### Задания для выполнения
1/ Перечислите все «совершенные» предположения, которые первый абзац фрагмента об экономической статике называет прямо, без учета «и т.д.».
2/ Ответьте по фрагменту об экономической статике:
(a) Ради чего, по тексту, можно временно допустить эти предположения?
(b) Какую отрасль текст называет ключевой отраслью экономической статики?
(c) В какое время прилагались усилия по разработке системы, рассматривающей поведение фирм на несвободных рынках?
3/ Переведите на английский предложение из фрагмента об экономической статике: «Точно так же статика не предполагает совершенную конкуренцию и еще меньше совершенную осведомленность».

### Исходный текст
В качестве примера того процесса вытравливания, который стремится свести на нет область экономической статики, лишая ее жизненных черт и принимая за исходные пункты исследования произвольные установки самих авторов, можно указать на взгляды, согласно которым теория статики должна подразумевать совершенную мобильность, совершенную осведомленность, совершенное предвидение и т.д. В целях более глубокого исследования некоторых специальных частных проблем, лежащих в области статики, можно время от времени допустить для удобства все эти предположения, чтобы изолировать предмет исследования. Но из того факта, что в определенных работах из области статики часто делаются — вполне правильно — такие предположения, вовсе не следует, что они внутренне присущи теории статики вообще и вытекающим из нее практическим выводам.

Безусловно, ошибочно, например, брать за общую предпосылку статики принцип совершенной мобильности. Наоборот, все учение о международной торговле, этой ключевой отрасли экономической статики, базируется на предположении об иммобильности. Ведь часто указывалось, что принципы, провозглашаемые в разделе теории, именуемом "международная торговля", приложимы и к внутрихозяйственным отношениям, но лишь в той мере, в какой обнаруживаемый недостаток мобильности внутри этого хозяйства оправдывает такое применение. Всесторонне разработанная теория статики, в основу которой будет положено предположение об иммобильности, никоим образом не выйдет за рамки своей собственной сферы.

Точно так же статика не предполагает совершенную конкуренцию и еще меньше совершенную осведомленность. Те усилия, которые прилагались в начале 30-х годов в целях разработки теоретической системы, рассматривающей поведение фирм в условиях связанных, несвободных рынков с дифференцированными продуктами, совершенно определенно относились к опытам в области экономической статики.

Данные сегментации

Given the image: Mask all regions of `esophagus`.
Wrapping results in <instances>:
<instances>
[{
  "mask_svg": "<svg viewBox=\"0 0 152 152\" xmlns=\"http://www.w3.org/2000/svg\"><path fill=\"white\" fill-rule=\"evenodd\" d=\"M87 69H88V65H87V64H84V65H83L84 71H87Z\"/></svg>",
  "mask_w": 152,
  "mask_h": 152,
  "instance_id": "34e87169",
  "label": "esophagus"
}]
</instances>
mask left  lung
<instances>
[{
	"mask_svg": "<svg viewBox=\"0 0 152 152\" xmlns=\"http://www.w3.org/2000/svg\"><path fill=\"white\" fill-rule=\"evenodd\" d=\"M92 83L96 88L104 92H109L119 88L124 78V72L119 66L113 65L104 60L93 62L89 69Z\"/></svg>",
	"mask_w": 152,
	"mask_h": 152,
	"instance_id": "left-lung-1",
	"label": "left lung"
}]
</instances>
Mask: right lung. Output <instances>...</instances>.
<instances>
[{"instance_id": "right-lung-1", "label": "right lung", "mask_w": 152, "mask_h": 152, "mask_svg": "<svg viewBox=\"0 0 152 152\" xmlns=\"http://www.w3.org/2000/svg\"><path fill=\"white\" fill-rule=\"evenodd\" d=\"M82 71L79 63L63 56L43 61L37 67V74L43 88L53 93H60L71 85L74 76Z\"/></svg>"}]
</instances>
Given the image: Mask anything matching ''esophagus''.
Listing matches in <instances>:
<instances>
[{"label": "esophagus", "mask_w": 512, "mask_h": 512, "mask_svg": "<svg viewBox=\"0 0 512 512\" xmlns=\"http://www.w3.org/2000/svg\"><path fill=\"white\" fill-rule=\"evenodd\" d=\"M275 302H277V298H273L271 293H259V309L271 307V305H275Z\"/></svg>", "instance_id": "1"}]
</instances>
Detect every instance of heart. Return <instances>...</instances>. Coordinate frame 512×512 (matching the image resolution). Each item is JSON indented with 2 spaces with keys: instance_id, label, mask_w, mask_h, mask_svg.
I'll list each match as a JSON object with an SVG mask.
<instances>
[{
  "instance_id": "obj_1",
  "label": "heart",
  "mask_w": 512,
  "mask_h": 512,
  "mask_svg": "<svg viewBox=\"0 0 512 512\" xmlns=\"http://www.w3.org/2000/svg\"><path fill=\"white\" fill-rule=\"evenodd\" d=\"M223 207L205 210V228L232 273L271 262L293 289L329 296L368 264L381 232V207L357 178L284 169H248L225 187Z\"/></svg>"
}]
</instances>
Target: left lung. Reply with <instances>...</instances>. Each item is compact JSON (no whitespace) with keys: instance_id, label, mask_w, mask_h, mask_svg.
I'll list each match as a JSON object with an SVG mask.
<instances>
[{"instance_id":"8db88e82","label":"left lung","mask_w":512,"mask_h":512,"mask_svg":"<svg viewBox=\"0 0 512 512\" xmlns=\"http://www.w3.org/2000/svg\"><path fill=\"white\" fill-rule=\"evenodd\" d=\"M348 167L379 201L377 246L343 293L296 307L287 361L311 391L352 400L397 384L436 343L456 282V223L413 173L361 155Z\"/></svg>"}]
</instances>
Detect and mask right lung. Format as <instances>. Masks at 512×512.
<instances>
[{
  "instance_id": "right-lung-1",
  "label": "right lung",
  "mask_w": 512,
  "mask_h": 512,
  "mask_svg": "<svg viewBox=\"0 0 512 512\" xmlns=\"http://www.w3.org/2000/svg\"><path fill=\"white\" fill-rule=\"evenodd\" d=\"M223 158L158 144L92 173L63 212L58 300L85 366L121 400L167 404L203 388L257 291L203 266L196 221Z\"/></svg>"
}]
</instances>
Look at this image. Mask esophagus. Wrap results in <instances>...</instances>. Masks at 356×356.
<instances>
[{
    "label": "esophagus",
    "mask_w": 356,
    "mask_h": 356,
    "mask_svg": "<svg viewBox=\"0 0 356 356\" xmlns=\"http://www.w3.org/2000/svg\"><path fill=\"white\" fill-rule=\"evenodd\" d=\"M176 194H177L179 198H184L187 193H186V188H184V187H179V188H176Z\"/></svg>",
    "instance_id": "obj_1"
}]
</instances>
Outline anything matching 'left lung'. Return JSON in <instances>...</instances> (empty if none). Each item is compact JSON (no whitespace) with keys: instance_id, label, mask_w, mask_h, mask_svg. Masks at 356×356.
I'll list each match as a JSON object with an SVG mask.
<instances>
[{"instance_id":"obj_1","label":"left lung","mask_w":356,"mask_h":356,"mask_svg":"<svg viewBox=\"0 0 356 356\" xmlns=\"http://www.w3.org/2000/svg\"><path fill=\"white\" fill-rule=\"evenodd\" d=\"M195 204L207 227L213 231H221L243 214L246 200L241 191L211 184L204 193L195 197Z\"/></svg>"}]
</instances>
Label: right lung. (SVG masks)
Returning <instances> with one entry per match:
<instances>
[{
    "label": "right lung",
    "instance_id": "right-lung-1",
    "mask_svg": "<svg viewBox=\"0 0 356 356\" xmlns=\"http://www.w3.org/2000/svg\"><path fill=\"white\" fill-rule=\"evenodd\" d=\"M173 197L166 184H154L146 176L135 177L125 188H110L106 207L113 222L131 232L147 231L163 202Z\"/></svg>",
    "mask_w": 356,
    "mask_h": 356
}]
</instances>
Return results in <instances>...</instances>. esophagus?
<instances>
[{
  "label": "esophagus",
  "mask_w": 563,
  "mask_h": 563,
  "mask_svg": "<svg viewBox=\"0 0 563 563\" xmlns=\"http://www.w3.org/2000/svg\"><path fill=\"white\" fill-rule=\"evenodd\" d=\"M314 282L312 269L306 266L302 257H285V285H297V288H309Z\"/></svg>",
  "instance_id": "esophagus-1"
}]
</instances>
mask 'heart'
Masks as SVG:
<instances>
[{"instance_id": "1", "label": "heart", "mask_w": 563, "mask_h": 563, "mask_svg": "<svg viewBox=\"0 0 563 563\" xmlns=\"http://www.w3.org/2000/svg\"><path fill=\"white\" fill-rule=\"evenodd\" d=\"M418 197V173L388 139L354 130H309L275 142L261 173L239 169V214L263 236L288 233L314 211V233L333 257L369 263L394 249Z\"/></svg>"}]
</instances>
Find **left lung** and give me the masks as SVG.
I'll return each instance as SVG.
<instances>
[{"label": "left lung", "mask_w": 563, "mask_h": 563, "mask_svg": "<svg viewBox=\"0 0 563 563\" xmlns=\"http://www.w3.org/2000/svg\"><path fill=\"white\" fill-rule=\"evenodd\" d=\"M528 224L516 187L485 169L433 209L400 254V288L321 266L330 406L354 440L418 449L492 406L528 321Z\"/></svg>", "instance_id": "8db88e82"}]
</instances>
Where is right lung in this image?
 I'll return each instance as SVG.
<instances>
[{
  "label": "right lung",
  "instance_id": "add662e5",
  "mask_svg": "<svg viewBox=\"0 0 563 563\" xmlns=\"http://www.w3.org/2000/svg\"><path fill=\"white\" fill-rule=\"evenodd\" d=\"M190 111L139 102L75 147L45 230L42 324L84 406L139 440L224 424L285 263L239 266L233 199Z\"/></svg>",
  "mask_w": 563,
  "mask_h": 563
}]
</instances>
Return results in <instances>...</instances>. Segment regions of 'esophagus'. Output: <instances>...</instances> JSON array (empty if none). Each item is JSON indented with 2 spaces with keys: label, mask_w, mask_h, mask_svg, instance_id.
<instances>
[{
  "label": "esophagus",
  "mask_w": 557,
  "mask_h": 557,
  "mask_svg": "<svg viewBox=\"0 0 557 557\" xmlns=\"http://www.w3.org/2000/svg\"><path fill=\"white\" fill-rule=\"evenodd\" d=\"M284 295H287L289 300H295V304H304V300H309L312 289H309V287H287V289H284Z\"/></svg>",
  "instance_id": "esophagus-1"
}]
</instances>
==
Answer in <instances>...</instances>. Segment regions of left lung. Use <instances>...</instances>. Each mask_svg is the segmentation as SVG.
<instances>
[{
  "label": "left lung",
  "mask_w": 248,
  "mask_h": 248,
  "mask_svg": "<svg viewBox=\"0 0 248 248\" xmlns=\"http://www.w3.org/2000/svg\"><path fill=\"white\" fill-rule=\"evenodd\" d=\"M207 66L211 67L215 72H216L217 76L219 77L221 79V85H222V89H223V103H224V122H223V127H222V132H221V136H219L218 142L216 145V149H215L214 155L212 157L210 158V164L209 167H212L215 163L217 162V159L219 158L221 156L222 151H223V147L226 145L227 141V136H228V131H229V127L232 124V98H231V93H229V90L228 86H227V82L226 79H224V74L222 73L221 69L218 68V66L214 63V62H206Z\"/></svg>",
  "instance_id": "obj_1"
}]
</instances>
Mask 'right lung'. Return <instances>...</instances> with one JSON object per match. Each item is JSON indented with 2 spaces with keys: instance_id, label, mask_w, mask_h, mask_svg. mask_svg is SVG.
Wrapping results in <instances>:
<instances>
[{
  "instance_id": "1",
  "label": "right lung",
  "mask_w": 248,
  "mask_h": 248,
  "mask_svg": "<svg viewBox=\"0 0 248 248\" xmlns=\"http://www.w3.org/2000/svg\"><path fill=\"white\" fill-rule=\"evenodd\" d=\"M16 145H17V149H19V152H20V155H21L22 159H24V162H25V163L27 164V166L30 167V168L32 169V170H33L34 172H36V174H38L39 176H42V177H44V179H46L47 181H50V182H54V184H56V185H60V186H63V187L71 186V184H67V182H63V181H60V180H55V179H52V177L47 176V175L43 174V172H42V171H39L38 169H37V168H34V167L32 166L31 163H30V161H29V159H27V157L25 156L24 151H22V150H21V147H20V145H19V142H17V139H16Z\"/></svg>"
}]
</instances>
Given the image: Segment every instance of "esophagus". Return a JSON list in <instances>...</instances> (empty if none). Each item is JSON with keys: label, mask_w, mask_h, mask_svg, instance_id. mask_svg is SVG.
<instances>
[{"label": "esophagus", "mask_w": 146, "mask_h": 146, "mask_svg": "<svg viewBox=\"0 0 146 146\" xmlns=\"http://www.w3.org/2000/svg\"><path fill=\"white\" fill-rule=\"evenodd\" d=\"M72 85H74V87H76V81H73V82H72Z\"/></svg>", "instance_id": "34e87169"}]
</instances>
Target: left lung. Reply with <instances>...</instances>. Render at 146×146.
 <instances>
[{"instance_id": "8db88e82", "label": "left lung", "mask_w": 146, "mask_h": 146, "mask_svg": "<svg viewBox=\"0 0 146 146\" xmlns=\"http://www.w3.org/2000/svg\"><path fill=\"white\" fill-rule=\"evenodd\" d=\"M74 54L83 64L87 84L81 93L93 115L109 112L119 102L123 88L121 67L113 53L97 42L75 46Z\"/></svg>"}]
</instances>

### Ответы по заданиям
1/ Совершенная мобильность, совершенная осведомленность, совершенное предвидение.

2/
(a) Чтобы изолировать предмет исследования.
(b) Учение о международной торговле.
(c) В начале 30-х годов.

3/ Likewise, statics does not presuppose perfect competition, and still less perfect knowledge.